Handling Declined Permissions

When people create accounts or log into your app using Facebook Login, they have the opportunity to grant the permissions you request. But people also have an opportunity to decline all permissions except their public profile. People may choose to do this if they feel uncomfortable sharing this information with your app, or they don't understand how that information will be used to enhance their experience.

When people choose to decline permissions, its important your app respects their choice and still provides a great experience for people.

In general, your app may react in one of three ways:

  1. Continue on without the information
  2. Explain why you need the information and reprompt for it
  3. Collect the information yourself

Continue Without the Information

In some cases, a certain requested permission may not be required for your app to function. In this case, the simpliest thing to do is to respect permission decline and continue to lead them into the app.

In the example below, Flick Finder might be able to provide enhanced movie recommendations if it had access to the user_likes permission. But since the person declined that permission, Flick Finder just presents more generic recommendations.

This is the simplest option, and provides a great respectful experience to people who choose to decline certain permissions.

Explain Why and Reprompt

People may decline a permission because they don't understand why your app needs that information. In this case, your app could display a dialog explaining why you need the information and how it'll be used to enhance the experience.

In the example below Flick Finder displays a dialog explaining that with an email address, the app can send you updated when new movies become available. The “Add Email” button takes the person back to the Facebook Login flow where they can grant the email permission.

Note that in this example, the person still has the opportunity not to grant the email permission.

This strategy can be used for permission which is critical or highly desirable for the functionality of your app.
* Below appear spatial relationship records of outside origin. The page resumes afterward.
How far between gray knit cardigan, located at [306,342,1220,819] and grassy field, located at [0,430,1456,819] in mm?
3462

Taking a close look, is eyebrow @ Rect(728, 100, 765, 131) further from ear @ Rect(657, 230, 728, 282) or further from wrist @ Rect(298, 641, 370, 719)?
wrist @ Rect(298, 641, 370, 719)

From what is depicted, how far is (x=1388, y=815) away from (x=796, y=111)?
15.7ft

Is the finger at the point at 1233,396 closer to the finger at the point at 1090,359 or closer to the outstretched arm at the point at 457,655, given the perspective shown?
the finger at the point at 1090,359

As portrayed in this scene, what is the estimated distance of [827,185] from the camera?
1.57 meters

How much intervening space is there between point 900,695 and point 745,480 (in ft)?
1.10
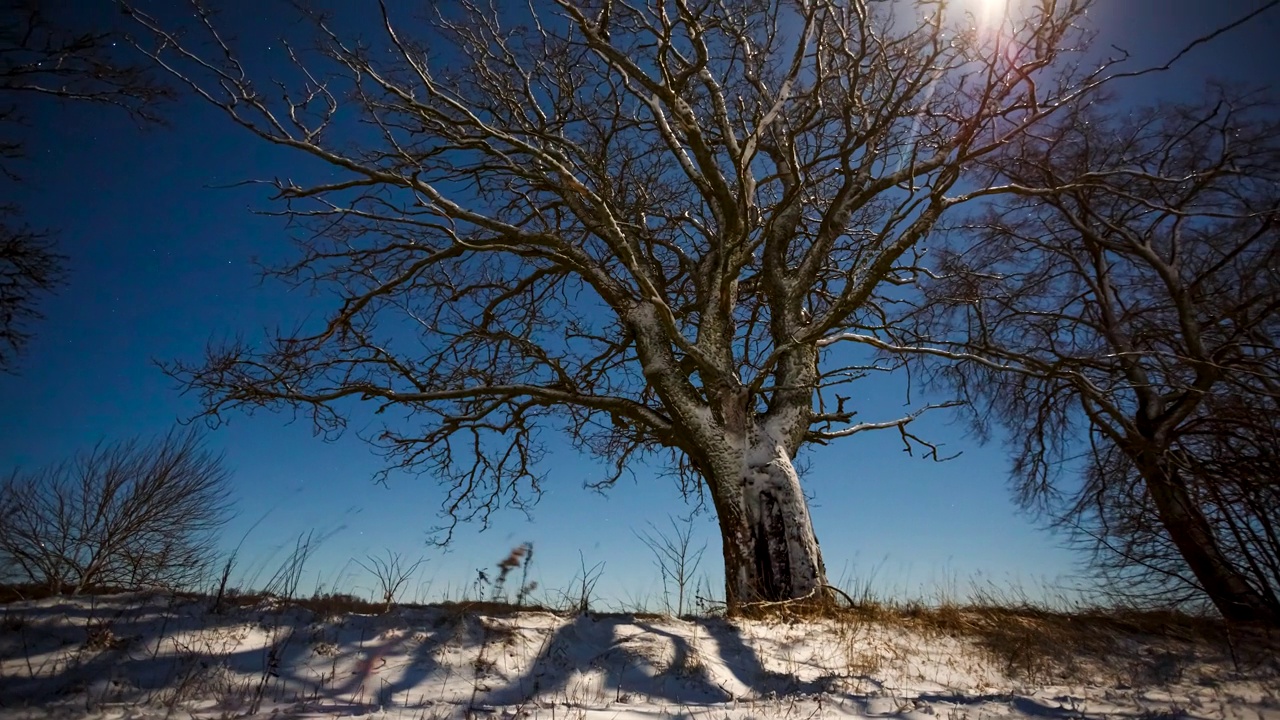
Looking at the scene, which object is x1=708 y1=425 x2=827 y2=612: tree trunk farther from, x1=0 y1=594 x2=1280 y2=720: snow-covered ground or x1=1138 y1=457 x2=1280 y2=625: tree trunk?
x1=1138 y1=457 x2=1280 y2=625: tree trunk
Collect the Information Yourself

Some pieces of information may be simple enough to collect for yourself.

In this example, Flick Finder wants to collect a person's birthday so it can recommend age-appropriate movies. If a person has declined to share their birthday when they logged in with Facebook, Flick Finder can still create a place to collect the information inside the app, separate from the Facebook Login flow. We recommend doing this after a person has had some time to familiarize themselves with your app, so they have a better understanding of how the permission will improve their experience.

Examples of information which might be collected this way includes user_hometown, user_location, user_birthday or even email.

Detecting Declined Permissions

When people decline permissions as part of a Facebook Login flow, we make it easy for your app to detect this and react using one of the strategies outlined above.

Android SDK

On Android, you can call the getDeclinedPermissions method on the AccessToken object in the Facebook SDK for Android.

iOS SDK

On iOS, you can call the [FBSDKAccessToken declinedPermissions] method in the Facebook SDK for iOS.

JavaScript SDK

To detect declined permissions, you can call the permissions edge on the User object of the Graph API. You can collect any declined permissions by iterating through the response:

FB.api('/me/permissions', function(response) {
  var declined = [];
  for (i = 0; i < response.data.length; i++) { 
    if (response.data[i].status == 'declined') {
      declined.push(response.data[i].permission)
    }
  }
  alert(declined.toString())
});

API

To detect declined permissions, you can call the permissions edge on the User object of the Graph API:

GET https://graph.facebook.com/me/permissions?access_token=USER_ACCESS_TOKEN

which yeilds a response of the form:

{ "data": [
    {
      "permission": "user_birthday",
      "status": "granted"
    },
    {
      "permission": "public_profile",
      "status": "granted"
    },
    {
      "permission": "email",
      "status": "declined"
    }
]}

This tells your app that the person granted the user_birthday and public_profile permissions, but chose to decline the email permission.

Summary

Elegantly handling declined permissions is an important part of providing a great Facebook Login experience to people.

Implementing one of the above strategies will ensure the people who download and install your app are able to log in without encountering disruptive and frustrating experience which affect your app's reputation and app store rating.